64 Questions for the Environmental Conservationists of the World

TRANSCEND MEMBERS, 7 Aug 2017

Anthony Judge | Laetus in Praesens – TRANSCEND Media Service

Raising the Question as to Why They Are Not Effectively Addressed

Produced on the occasion of Earth Overshoot Day (2 August 2017), namely the date on which humanity’s resource consumption in 2017 exceeds Earth’s capacity to regenerate those resources in 2017. The date is nearly a week earlier than in 2016.

Questions

The following questions can be explored as a complement to the 30 Questions for the Counter-terrorism Experts of the World, written on the occasion of the G20 Summit (Hamburg, July 2017) at which terrorism was a prominent agenda item. Any focus on “terrorism” can be usefully seen in the broader context of the sixth mass extinction heralding a new epoch with which such terms as Anthropocene and Chthulcene have been associated (Ben Westcott, Sixth Mass Extinction? Two-thirds of wildlife may be gone by 2020, CNN, 28 October 2016). The conclusions of an authoritative research report, indicating that The situation has become so bad it would not be ethical not to use strong language, have been summarized in the following terms:

The scientists found that a third of the thousands of species losing populations are not currently considered endangered and that up to 50% of all individual animals have been lost in recent decades. Detailed data is available for land mammals, and almost half of these have lost 80% of their range in the last century. The scientists found billions of populations of mammals, birds, reptiles and amphibians have been lost all over the planet, leading them to say a sixth mass extinction has already progressed further than was thought. (Damian Carrington, Earth’s sixth mass extinction event under way, scientists warn, The Guardian, 10 July 2017).

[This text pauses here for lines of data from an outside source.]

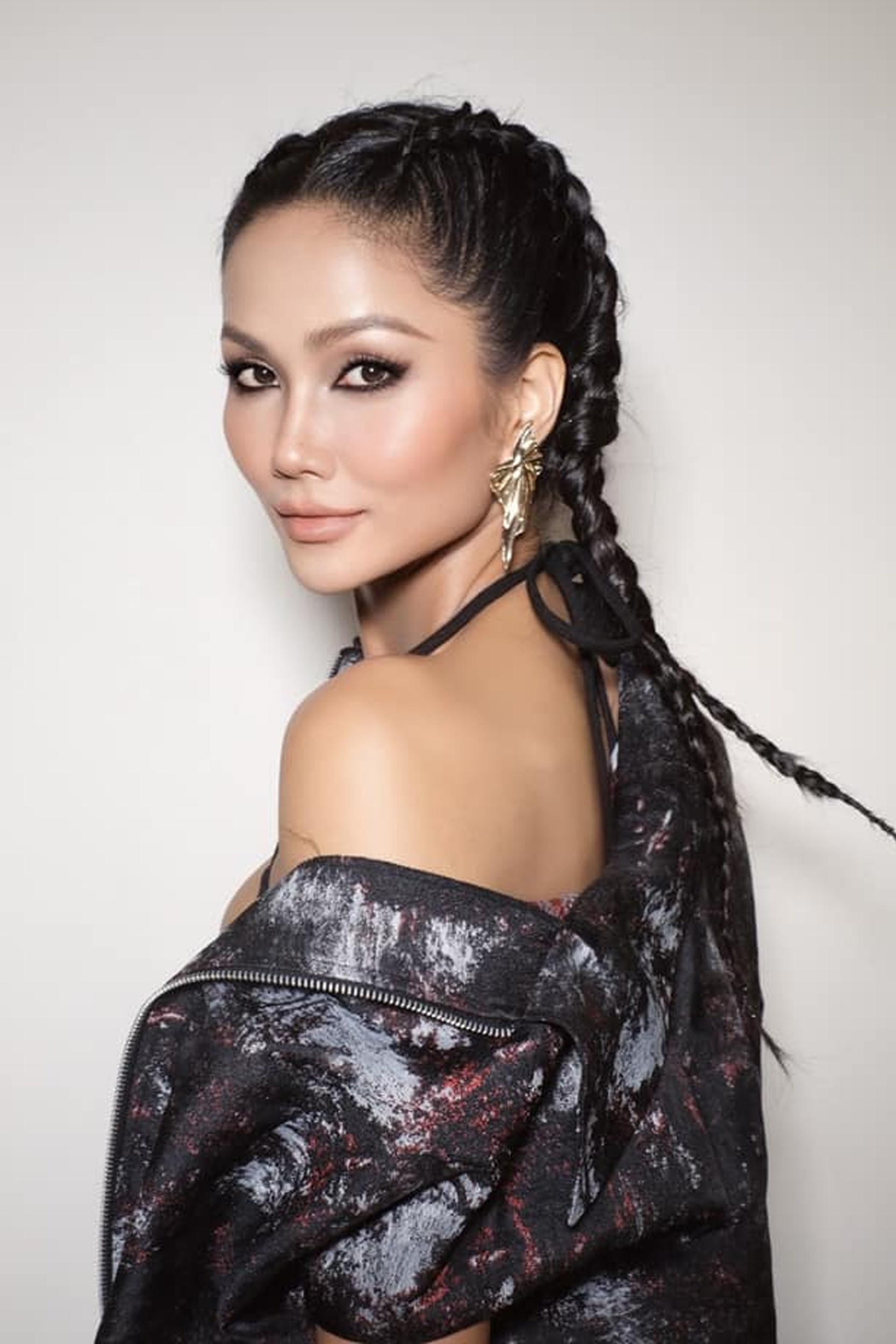 Minh Hang che bung bau anh 3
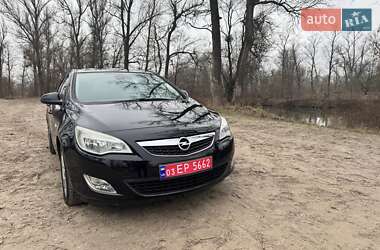 Хетчбек Opel Astra 2010 в Полтаві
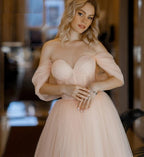 Vestido de graduación rosa de tul corte A hasta la rodilla 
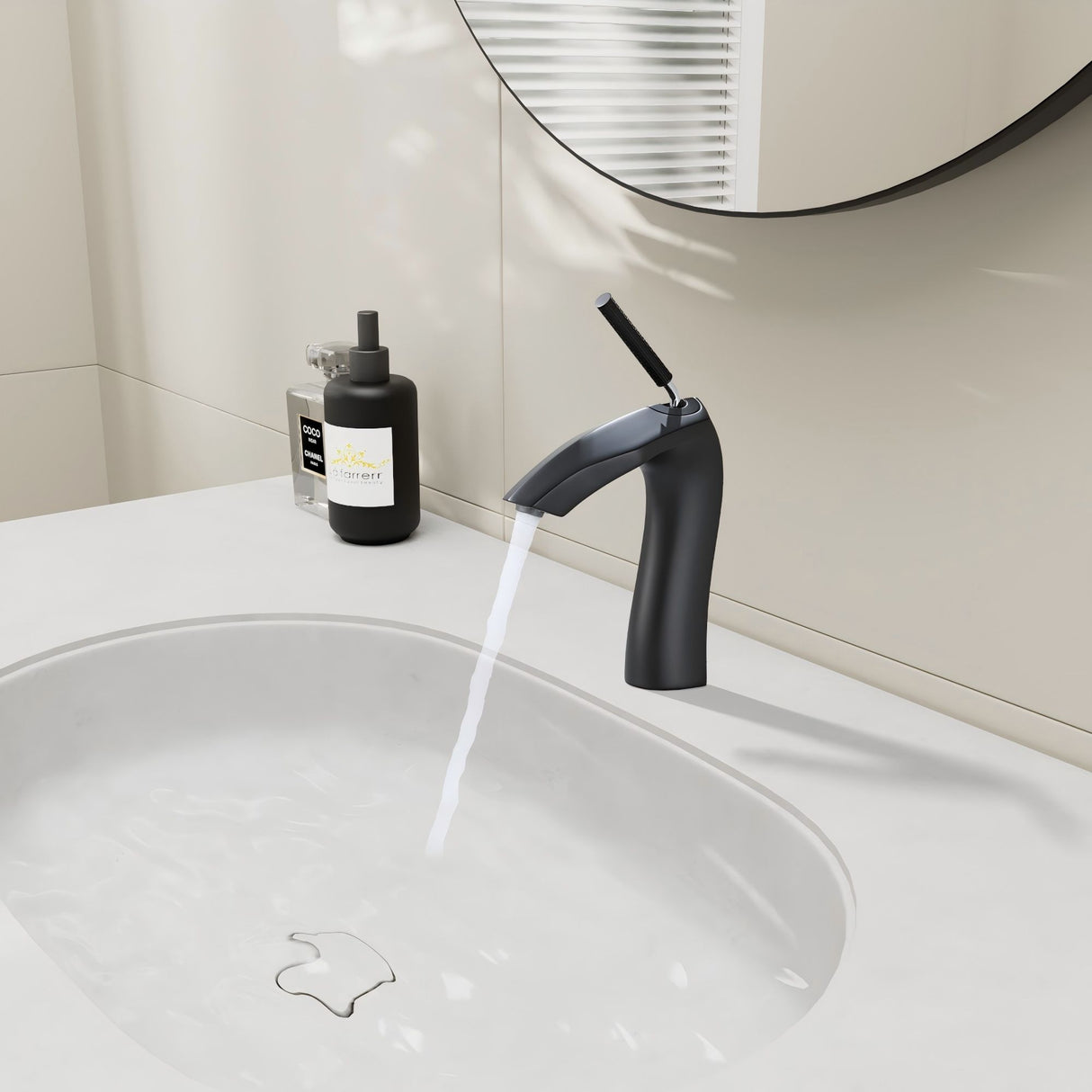 Contemporary Single Handle Lavatory Basin Sink Faucet Brass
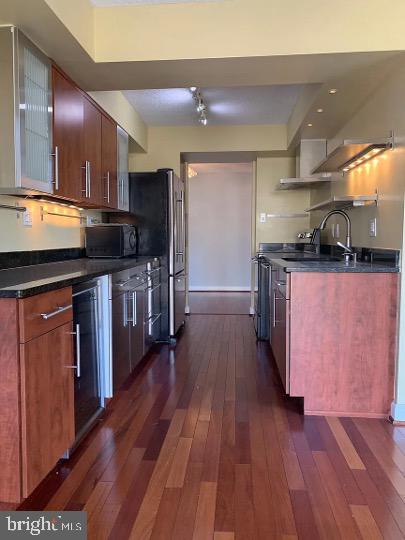 4500 S FOUR MILE RUN DR #426, ARLINGTON, Virginia 22204, 2 Bedrooms Bedrooms, ,2 BathroomsBathrooms,Residential,For sale,4500 S FOUR MILE RUN DR #426,VAAR2059958 MLS # VAAR2059958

Preoccupation with terrorism, as now narrowly defined, obscures and denatures the degree of terror perpetuated by humans with respect to other species in nature. It also obscures the terror which is in process of being engendered by the effects of climate change on future human generations. The issue of climate change also figured on the G20 agenda, paradoxically associated with the unremitting growth and development which so directly engender environmental degradation (G20 Hamburg Climate and Energy Action Plan for Growth, 2017).

Sea levels and temperatures are now acknowledged to be rising much faster than expected with disastrous consequences frequently reported (Sea level rise accelerating nearly 3x faster than during 20th century, USA Today, 23 May 2017; Sea level rise isn’t just happening, it’s getting faster, The Washington Post, 26 June 2017; Latest Study Shows Ocean Temperatures Rising Faster Than Expected, Clean Technica, 6 July 2017).